_Stated goal a_.
Answer these questions using the passage about Alex Cavoulacos and Kathryn Minshew:
(i) What kind of platform is The Muse?
(ii) How many companies has it helped expand their talent and brand?
(iii) On which two outlets has Kathryn appeared?

_Supplied passage_.

▼

Alex Cavoulacos and Kathryn Minshew Discuss The New Rules of Work

Alex Cavoulacos and Kathryn Minshew/Photo © The Muse

The working world has drastically changed over the years, and continues to transform with each passing day. The constant progression of technology has altered the way every company is run, and has completely redefined the meaning of “work.”

Alex Cavoulacos and Kathryn Minshew are experts when it comes to anything and everything to do with careers. As the cofounders of The Muse, a career-building platform, they have helped over 50 million people with their career search per year, and over 700 companies expand their talent and brand. Alex has spoken on WNYC, at SxSW, and was named one of Inc’s 15 Women to Watch in Tech and Time’s 140 Best Twitter Feeds of 2014. Kathryn has appeared on The Today Show and CNN, and contributes career and entrepreneurship writing to the Wall Street Journal and Harvard Business Review. She was named in Forbes’ 30 Under 30 in Media and Inc’s 15 Women to Watch in Tech. Needless to say, both women have been extremely successful in their own careers.

▲

_Exercise input_.
▼

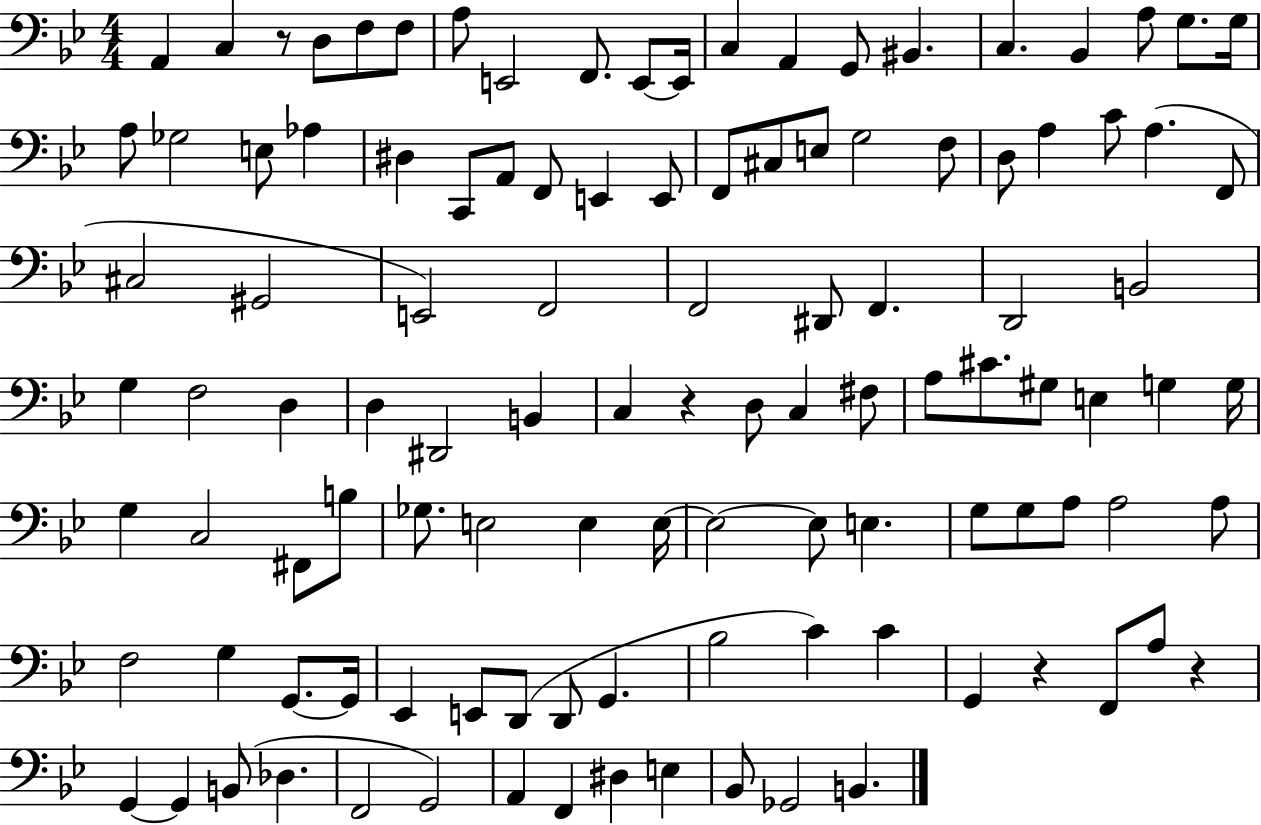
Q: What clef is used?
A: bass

▲
▼

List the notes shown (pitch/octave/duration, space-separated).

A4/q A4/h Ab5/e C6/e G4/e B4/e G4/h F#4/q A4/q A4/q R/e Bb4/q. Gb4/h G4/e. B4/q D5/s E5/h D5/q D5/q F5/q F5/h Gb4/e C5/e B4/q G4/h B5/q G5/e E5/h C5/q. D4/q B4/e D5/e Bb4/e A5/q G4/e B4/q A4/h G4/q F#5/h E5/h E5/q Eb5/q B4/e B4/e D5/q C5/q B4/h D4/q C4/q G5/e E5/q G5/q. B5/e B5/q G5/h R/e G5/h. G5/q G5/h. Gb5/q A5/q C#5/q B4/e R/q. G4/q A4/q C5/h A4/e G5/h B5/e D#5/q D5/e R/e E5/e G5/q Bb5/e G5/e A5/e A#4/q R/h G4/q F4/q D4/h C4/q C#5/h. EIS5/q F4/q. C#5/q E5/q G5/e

▲
▼

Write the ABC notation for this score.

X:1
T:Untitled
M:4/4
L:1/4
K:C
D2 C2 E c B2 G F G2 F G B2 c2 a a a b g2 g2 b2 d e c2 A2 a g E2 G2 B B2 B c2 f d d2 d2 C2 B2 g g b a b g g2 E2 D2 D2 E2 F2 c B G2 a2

▲

_Stated goal b_.
Among the rows, begin at the line that has "Write the ABC notation for this score." and stop after the line that has "D2 C2 E c B2". Write those lines out again, replacing "Untitled" with "Sketch" and leaving everything else unchanged.

_Written reply a_.
(i) A career-building platform.
(ii) Over 700.
(iii) The Today Show and CNN.

_Written reply b_.
Write the ABC notation for this score.

X:1
T:Sketch
M:4/4
L:1/4
K:C
D2 C2 E c B2 G F G2 F G B2 c2 a a a b g2 g2 b2 d e c2 A2 a g E2 G2 B B2 B c2 f d d2 d2 C2 B2 g g b a b g g2 E2 D2 D2 E2 F2 c B G2 a2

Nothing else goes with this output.